** START Text block **

READING COMPREHENSION TEST 9



FIRST NAME _______________________ INITIAL ______



Put a circle around the number next to each correct answer.



I. The White Cliffs of Dover on the coast of England are chalk. Chalk is composed of the shells of sea animals. How, then, did they come to make up huge cliffs on the seacoast? Well, at one time, the chalk was under the ocean. As the animals with shells died, the shells fell to the ocean floor and piled up over millions of years, often to great thicknesses. Then, the ocean floor rose, and the water fell back, leaving the chalk to make up dry land. In many parts of England and France you can scratch the soil and find chalk underneath. Some train tunnels go through chalk.

A. This story is mainly about -

1. the natural history of chalk.

2. sea animals with shells.

3. the seacoast of England.

4. the many places where chalk is found.



B. When they die, some sea animals leave behind -

1. sea coast.

2. ocean floor.

3. shells.

4. white cliffs.



C. The White Cliffs of Dover formed because -

1. sea animals died.

2. there was chalk on the ocean floor.

3. the ocean floor rose up.

4. there is chalk under the soil.



D. Some train tunnels -

1. leave the water behind.

2. allow the train to go through chalk.

3. are on the seacoast of England and France.

4. are stopped by the shells of sea animals



II. We know that gold and silver are elements. An element consists of atoms of only one kind, unlike water, which consists of both hydrogen and oxygen. Another element is radium. Radium is especially interesting, because it produces heat. When soil is carried by rivers down to the sea and falls to the bottom, it often carries radium in it. As more and more soil is washed down into the ocean, more and more radium is carried in it. There, as elsewhere, it constantly produces heat.



A. This story is mainly about -

1. a heat-producing element.

2. gold and silver.

3. soil that is washed down into oceans.

4. atoms of only one kind.



B. Oxygen and hydrogen -

1. are not in the same class as silver and gold.

2. are unlike water.

3. are elements.

4. are not elements.



C. Some heat on the ocean floor comes from -

1. oxygen and hydrogen.

2. radium.

3. the water from rivers.

4. gold and silver.



D. One heat-producing element is -

1. gold.

2. silver.

3. radium.

4. hydrogen.



III. An iron or steel bridge swells (gets larger) when warmed by the sun and shrinks (gets smaller) when it becomes colder. Heat makes everything expand, and cold makes everything contract. Cold is the absence of heat. Metals change their size when heated or cooled, and this change is noticeable in a bridge that is made of iron or steel. The builder of a bridge must leave empty spaces for the metal to expand into. Have you noticed that concrete sidewalks have cracks every few feet? These cracks provide space for the concrete to expand into when heated.



A. This story is mainly about -

1. the effect of heat on everything.

2. metal bridges.

3. the cracks in sidewalks.

4. the absence of heat.



B. Another word for "swells" is -

1. warms.

2. shrinks.

3. contracts.

4. expands.



C. Empty spaces allow room for a material to -

1. warm.

** END Text block **

> [Short problem 1] Copy the part of the reading test that begins at "4. are stopped" and stops after "a heat-producing element.", swapping "soil" for "sand".
> [Short problem 2] According to the reading test, what are the White Cliffs of Dover made of?
Answer from the reading test alone.

** START Supplied information **

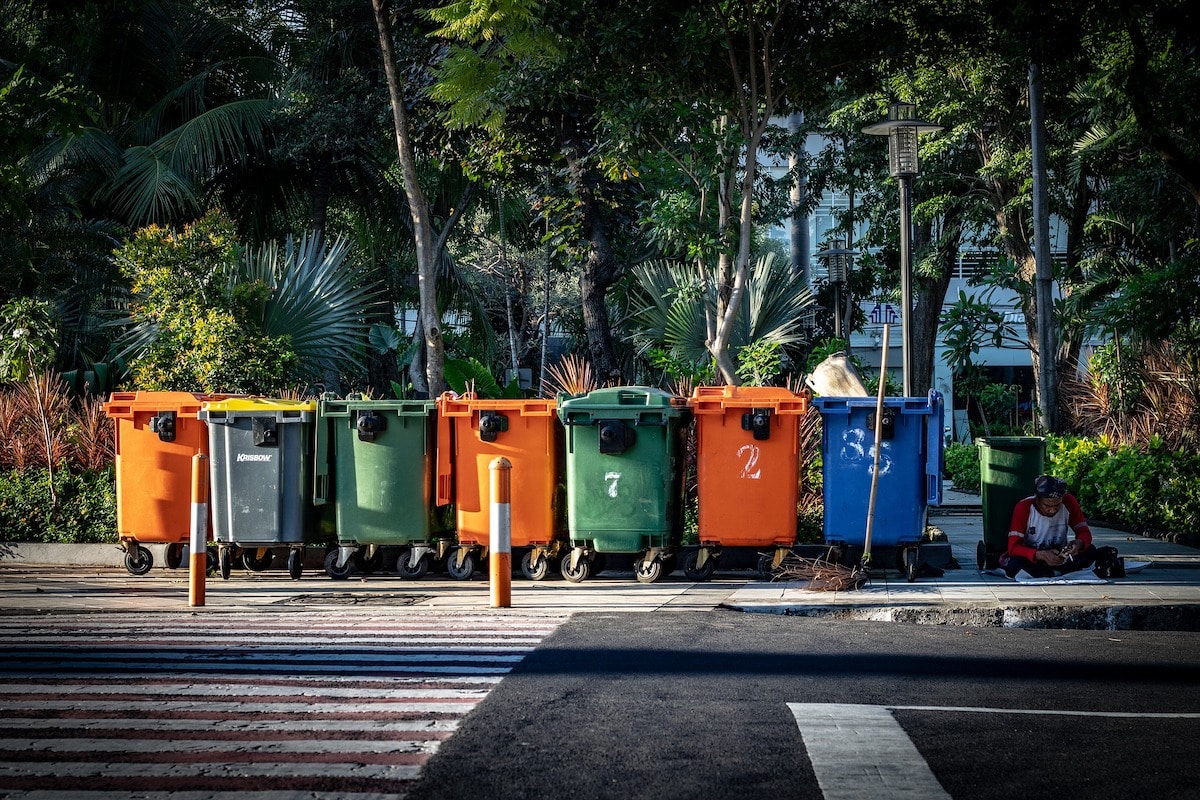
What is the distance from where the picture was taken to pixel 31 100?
13.1 meters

** END Supplied information **

> [Full solution 1]
4. are stopped by the shells of sea animals



II. We know that gold and silver are elements. An element consists of atoms of only one kind, unlike water, which consists of both hydrogen and oxygen. Another element is radium. Radium is especially interesting, because it produces heat. When sand is carried by rivers down to the sea and falls to the bottom, it often carries radium in it. As more and more sand is washed down into the ocean, more and more radium is carried in it. There, as elsewhere, it constantly produces heat.



A. This story is mainly about -

1. a heat-producing element.

> [Full solution 2] Chalk.